◆ Task details
In the listing, from the line containing "Is (62,234,170,363): building" through the end, replace "stadium roof" with "arena roof" and change nothing else. Give back only those lines, without the pictures.
begin
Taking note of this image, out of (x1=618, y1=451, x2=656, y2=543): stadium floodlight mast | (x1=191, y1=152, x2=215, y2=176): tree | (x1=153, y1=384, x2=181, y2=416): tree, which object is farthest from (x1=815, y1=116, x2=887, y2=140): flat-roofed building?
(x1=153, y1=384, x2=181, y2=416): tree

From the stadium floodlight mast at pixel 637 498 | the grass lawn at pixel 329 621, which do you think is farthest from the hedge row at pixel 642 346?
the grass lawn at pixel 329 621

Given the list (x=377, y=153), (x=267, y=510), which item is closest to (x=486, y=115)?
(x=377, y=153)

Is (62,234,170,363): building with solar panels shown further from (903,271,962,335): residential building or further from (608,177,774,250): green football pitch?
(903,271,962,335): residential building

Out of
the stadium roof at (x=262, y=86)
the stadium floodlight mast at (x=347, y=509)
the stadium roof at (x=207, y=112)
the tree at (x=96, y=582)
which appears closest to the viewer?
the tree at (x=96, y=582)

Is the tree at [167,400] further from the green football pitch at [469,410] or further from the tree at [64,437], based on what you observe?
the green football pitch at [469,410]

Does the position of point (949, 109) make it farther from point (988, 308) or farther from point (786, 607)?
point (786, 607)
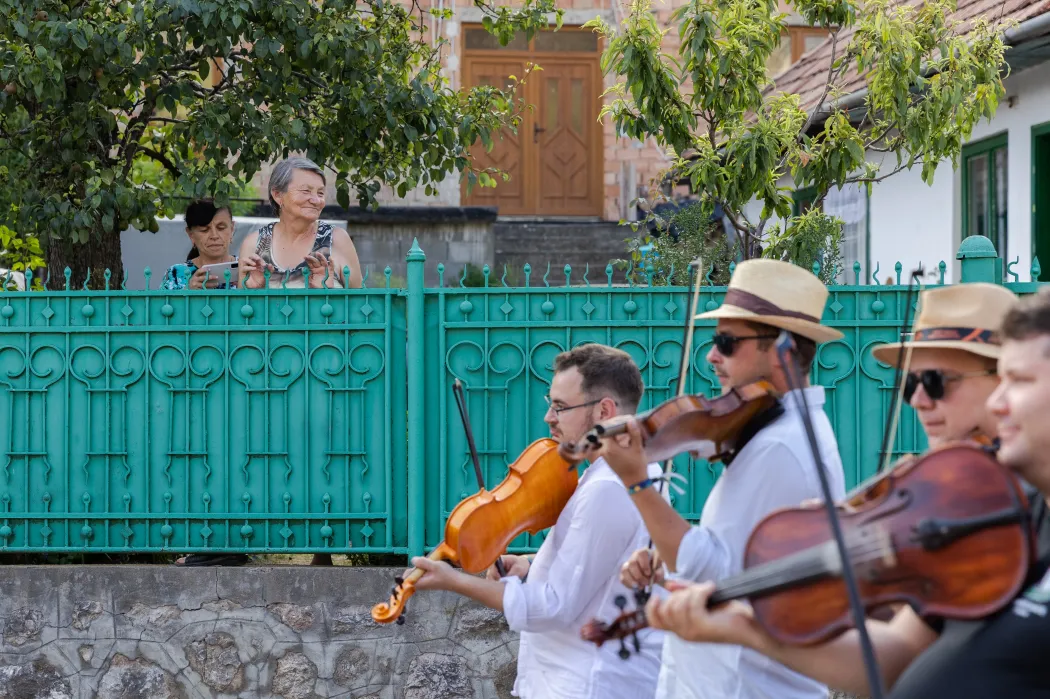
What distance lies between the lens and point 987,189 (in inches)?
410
end
◆ Task output
Is (62,234,170,363): building with solar panels shown further from (903,271,962,335): residential building or further from (608,177,774,250): green football pitch?
(903,271,962,335): residential building

Out of
the arena roof at (x=262, y=86)
the stadium floodlight mast at (x=347, y=509)
the arena roof at (x=207, y=112)
the tree at (x=96, y=582)
which appears closest to the viewer?
the tree at (x=96, y=582)

Is the tree at [167,400] further from the green football pitch at [469,410] or further from the tree at [64,437], based on what you observe?
the green football pitch at [469,410]

Does the position of point (949, 109) make it farther from point (988, 308) or farther from point (786, 607)?
point (786, 607)
What distance lies between the lens and point 987,189 (in inches)?
410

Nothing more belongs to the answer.